President Obama's Election and the United States Mission At the United Nations

The guest speaker at the May 2009 breakfast meeting was Mr. Thomas Kirk McBride, the Deputy Political Counsellor of the United States Mission to the United Nations (right). He has spent twenty years at the US Mission to the United Nations and his main responsibility is to represent the interests of the United States with the issues connected with the Security Council. The meeting was moderated by Sheila Washington (left) a management consultant, and a member of the the Rotary Club of New York.

Mr. McBride noted that the foreign policy that United States does not change very much with different Presidential administrations. Perhaps, the only minor difference may include some additional funding for birth control methods, for example. However, he said, it should be noted that the world has celebrated President Obama's election, particularly in African countries where the citizenry was so elected that one would think that President Obama was elected as President of the African Union.

Similarly, President Obama's administration elevated the new US Ambassador to the United Nations, Susan Rice, to a Cabinet-level position. While this has been the case in some other administrations, it is indicative of the level of importance that the new administration places on diplomacy, and the complexed issues facing the United Nations.
The New York Times biography of the new ambassador stated that Ms. Rice was born in 1964, and is the daughter of a former governor on the Federal Reserve Board. She grew up in Washington, where she was a star basketball player, and valedictorian at the National Cathedral School. In college, she earned an undergraduate degree from Stanford University, and both a master’s degree and a doctorate in International Relations from New College at Oxford University, where she was a Rhodes Scholar. After graduation, she worked as a management consultant for McKinsey & Company before joining the Clinton administration. ambassador rice later became a senior fellow at the Brookings Institution and is married to Ian Cameron, the Canadian-born, executive producer, of ABC News’s “This Week with George Stephanopoulos” They have two children.

Our guest speaker stated that his position is dealing with the issues of the Security Council where some of the the major concerns are Peacekeeping operations, Non-proliferation of nuclear weapons, and Accelerating global climate change.

Regarding United Nations Peacekeeping missions there are eighteen ad-hoc missions now being supported with over 92,000 troops serving around the world. He explained that before the Bosnia peace keeping missions of the 1990's, the troops maintained an "established peace". However, since Bosnia, many of the peacekeeping forces have been involved in situations with significantly more combat.

The United States funds about twenty-six percent of all the peacekeeping missions and there is a $7 billion in the budget. However, the United States and the European Union supply less than five percent of the solders, with the largest percentage of solders coming from Pakistan and India. The United Nations reimburses the local governments that supply the troops at $1,040 per month, per soldier. In addition, the troops also receive significant training and additional funding for uniforms and equipment. Many developing countries find that they benefit financially from providing the troops.
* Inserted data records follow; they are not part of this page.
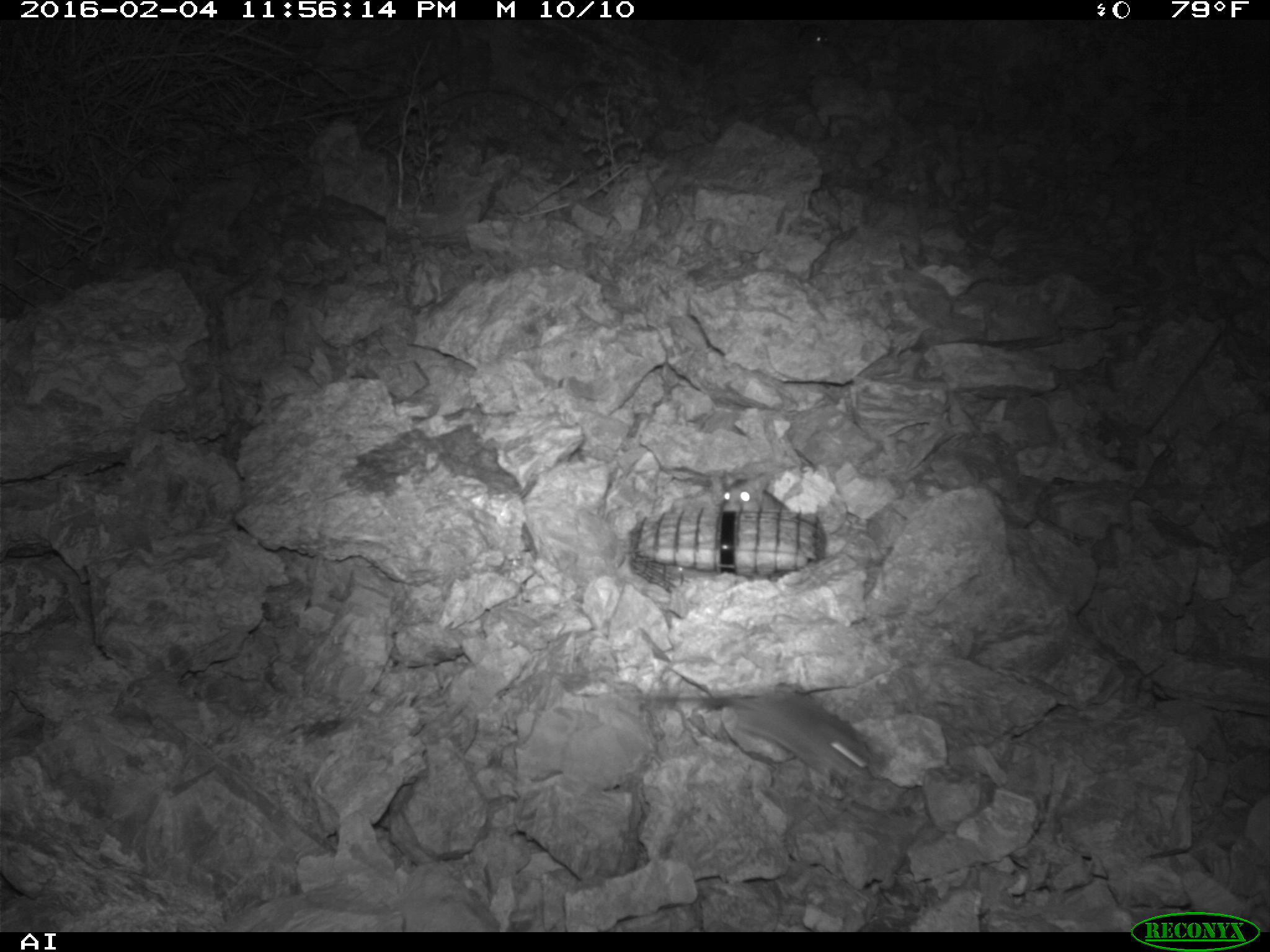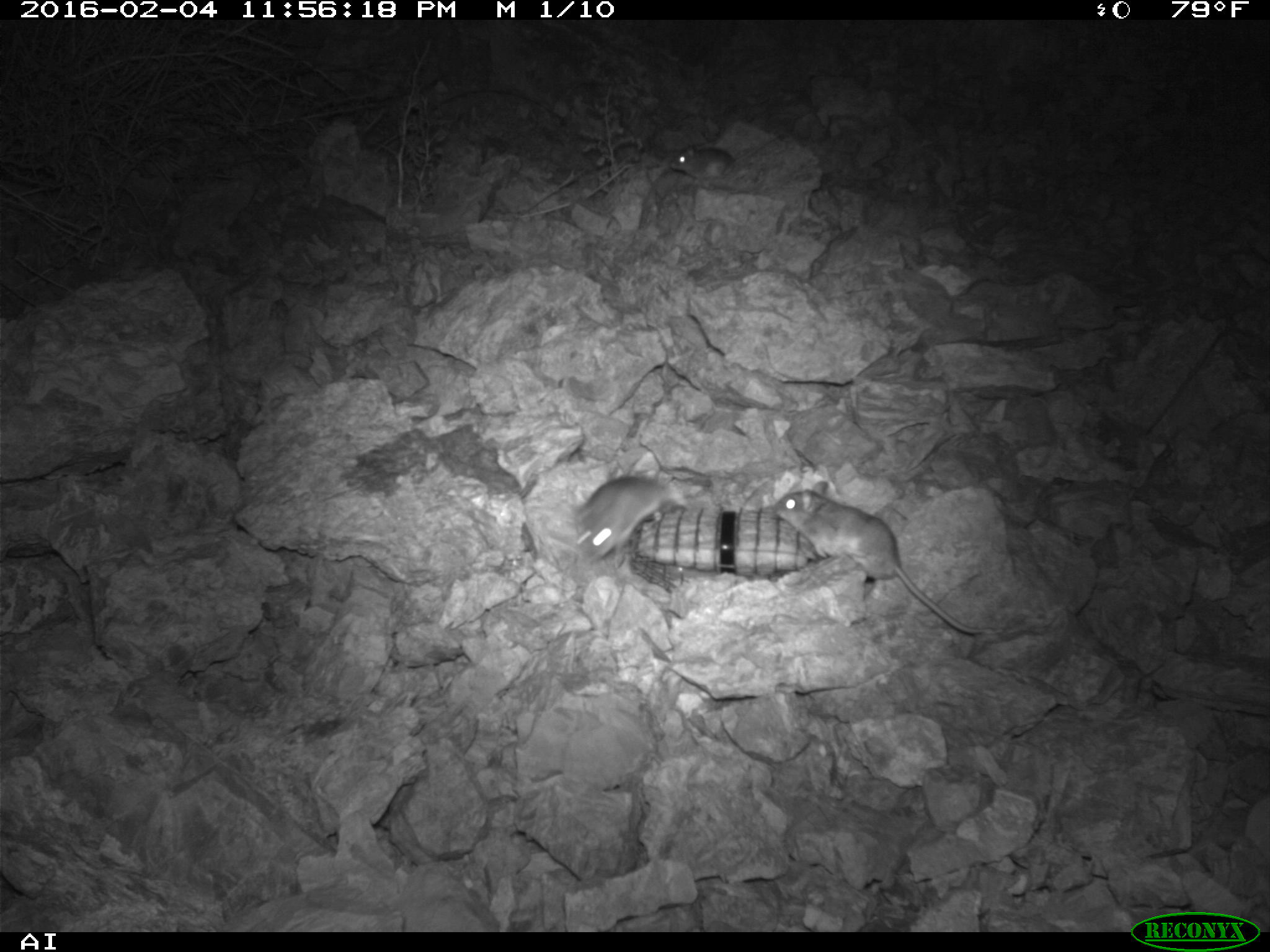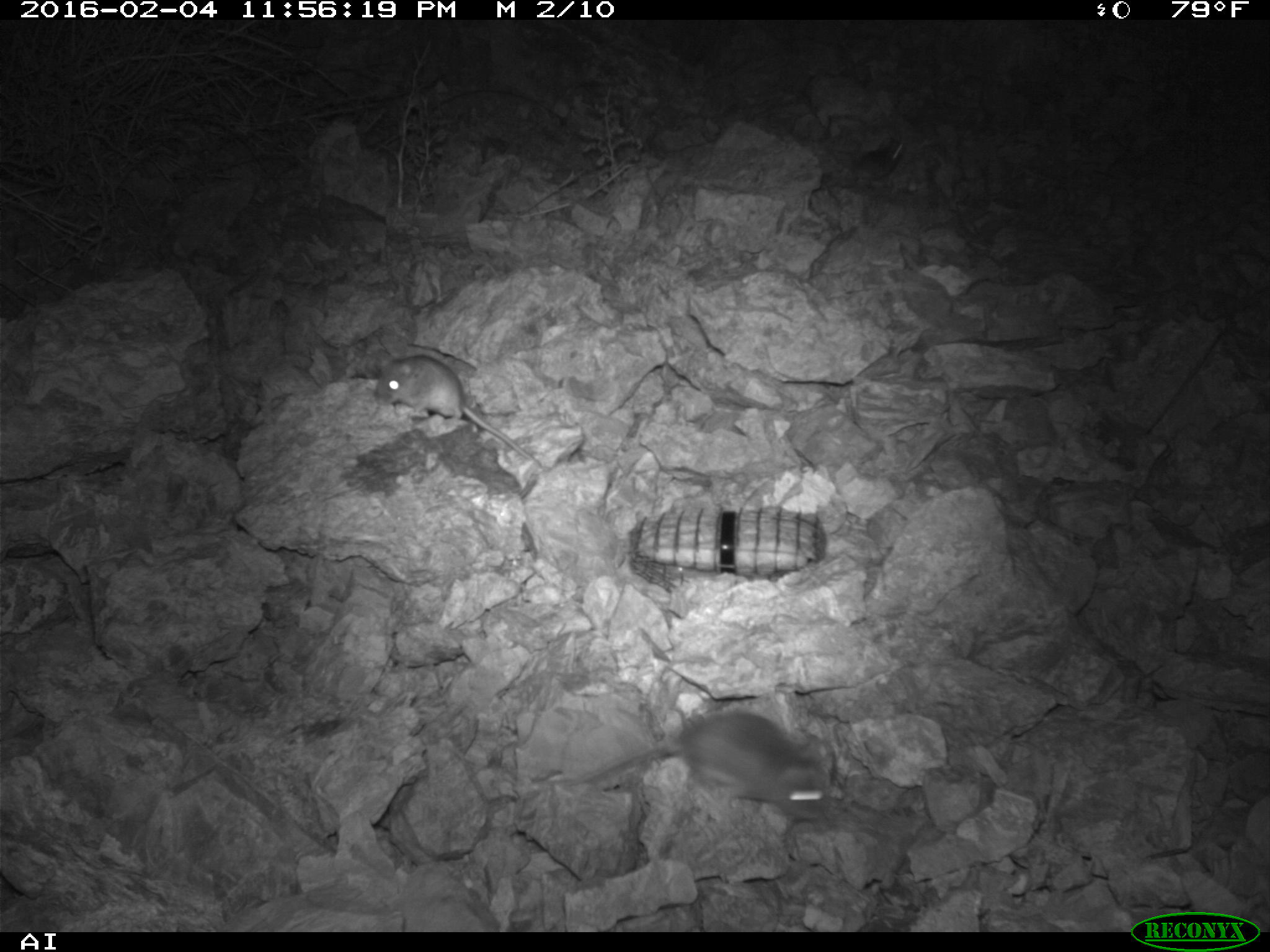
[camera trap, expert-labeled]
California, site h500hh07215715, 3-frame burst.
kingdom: Animalia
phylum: Chordata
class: Mammalia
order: Rodentia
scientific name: Rodentia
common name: rodent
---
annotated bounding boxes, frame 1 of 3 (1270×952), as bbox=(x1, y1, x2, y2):
rodent: bbox=(625, 684, 889, 783); bbox=(720, 471, 791, 511); bbox=(796, 24, 829, 44)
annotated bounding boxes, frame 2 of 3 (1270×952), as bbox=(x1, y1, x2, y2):
rodent: bbox=(773, 480, 1000, 633); bbox=(574, 473, 673, 569); bbox=(669, 137, 776, 180)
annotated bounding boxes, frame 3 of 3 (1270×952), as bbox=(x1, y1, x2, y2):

The most difficult areas for the United Nations were the United Nations Operation in Somalia, (UNOSIM) Congo, and the Sudan. As such, the United Nations African Union Mission in Darfur (UNAMID) had recently been established.

It is important to recall that Chapter 8 of the UN Charter states that regional organizations should handle regional problems, but the African Union has not been successful.
As such, the AU and UN has formed an umbrella relationship to establish peace in these troubled regions.
Regarding the Sudan all outside parties are on the same side but the technical operation is hard to get right, our guest speaker noted. However, without doubt, the United States has been very supportive in assisting in the financing of $60 million toward the support of the efforts. However the US government has criticized the AU because it has not been able to provide transparent and documented accounting of the the funding. The EU is not as strict in requiring accurate accounting of the funds they have provided to the region.
The United States funds about 26 percent of all the Peace Keeping missions and there is about $7 billion in the budget.